Step 2: Attach the branches to the base and finish the base.
First, pre-drill holes in the branches. If your branches have any cracks, make sure you avoid those areas when drilling. Position and attach your branches to the main base piece, the plywood, by screwing 2.5″ screws up through the bottom of the plywood and into the branches. We also added Liquid Nails on the bottom of each branch before screwing them on.
Next, build out and finish the base. We built a raised edge all the way around using 1″ x 3″ pine pieces cut to length. This serves two purposes: it covered the rough edge of the plywood while also creating a space for rocks to make the tree bottom heavy. I stained the entire base in Kona and finished it with two coats of semi-gloss polyurethane.
Step 3: Create and install the scratching posts.
Once the base was finished and the two branches were attached, we worked on the scratching posts. We made the posts using a 2″ x 48″ wooden dowel cut in to two pieces. I stained and finished these in Kona and semi-gloss poly to match the base and glued sisal rope around them. To get the sisal rope to stay while the glue dries, you can shoot in a few staples with a hand-held staple gun.
Then we dabbed some Liquid Nails on the bottom of each post and screwed them in to the base just as we did the tree branches.

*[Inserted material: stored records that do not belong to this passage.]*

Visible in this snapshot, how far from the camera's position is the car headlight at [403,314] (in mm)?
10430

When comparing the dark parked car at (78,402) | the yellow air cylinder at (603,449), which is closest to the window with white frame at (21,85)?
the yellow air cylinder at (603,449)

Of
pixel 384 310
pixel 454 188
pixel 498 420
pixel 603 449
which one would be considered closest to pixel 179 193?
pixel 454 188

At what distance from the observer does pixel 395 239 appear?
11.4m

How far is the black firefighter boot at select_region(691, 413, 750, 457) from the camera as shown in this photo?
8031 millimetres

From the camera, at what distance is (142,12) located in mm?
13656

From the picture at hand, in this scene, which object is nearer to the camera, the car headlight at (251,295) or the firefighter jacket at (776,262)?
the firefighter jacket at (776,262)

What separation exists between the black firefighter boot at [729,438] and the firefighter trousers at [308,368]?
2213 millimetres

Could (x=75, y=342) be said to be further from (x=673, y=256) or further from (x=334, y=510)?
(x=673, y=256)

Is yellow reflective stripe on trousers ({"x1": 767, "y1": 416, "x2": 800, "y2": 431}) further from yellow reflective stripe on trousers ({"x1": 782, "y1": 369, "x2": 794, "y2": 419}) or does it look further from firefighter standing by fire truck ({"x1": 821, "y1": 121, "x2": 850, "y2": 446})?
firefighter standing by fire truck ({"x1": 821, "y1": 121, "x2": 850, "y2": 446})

Step 4: Create the platforms.
I grabbed four scrap pieces of pine to use for the platforms. I loved being able to use these little pieces that had just been sitting around! The back scratching post platform is very small—more like a step stool for the little girl—while the front scratching post platform is a bit bigger. The two higher platforms are about the same size—big enough for King Henry to max out. We also build out a tiny little ledge around the highest platform to coordinate with the base.
I decided to do a mix of stained (Kona) and finished (semi-gloss poly) platforms to match the base and platforms upholstered with faux-fur fabric. They had the same faux fur on their old cat condo, and they loved it, so I just reused that.
Step 5: Install the platforms.
We used a combination of Liquid Nails, screws, and a nail gun (but you could use a hammer and nails) to secure each platform in place. Again, remember to avoid nailing or drilling directly into a crack in your branches.
Here’s my dad looking adorable while we were attaching the platforms!
Step 6: Add finishing touches!
Yay, almost done! Time for the finishing touches. I put a few cheap stepping stones and big rocks in the base to keep the tree bottom heavy. The rocks are big enough so that neither cat will understandably mistake the base for a litter pan and Henry won’t eat them (he is an asshole and eats lots of things he shouldn’t).
The stepping stones allow them to walk around the base and helped me keep costs down since they were so much cheaper than the rocks. I also picked up some faux vines to wrap around the branches.
And here it is—finally in its new home!
You’re going to love my total cost for this project. The tree I really loved was $800 (and used fake branches!). For my tree, I spent…
Here’s the breakdown of what I paid (I did use coupons for a lot of this):
- Satin finish for the branches ($6.00)
- Semi-gloss polyurethane ($6.47)
- Faux vines ($12.99)
- Decorative rocks and stepping stones ($25.07)
- Lumber for the base ($13.14)
- Wooden dowel ($7.98)
- Liquid Nails (3.47)
Everything else? It was found, foraged, already owned, or borrowed with the help of my sweet dad! If you have most of the tools and can get a little creative, you can keep the cost for this project much lower than it would be to buy a new similar-looking tree!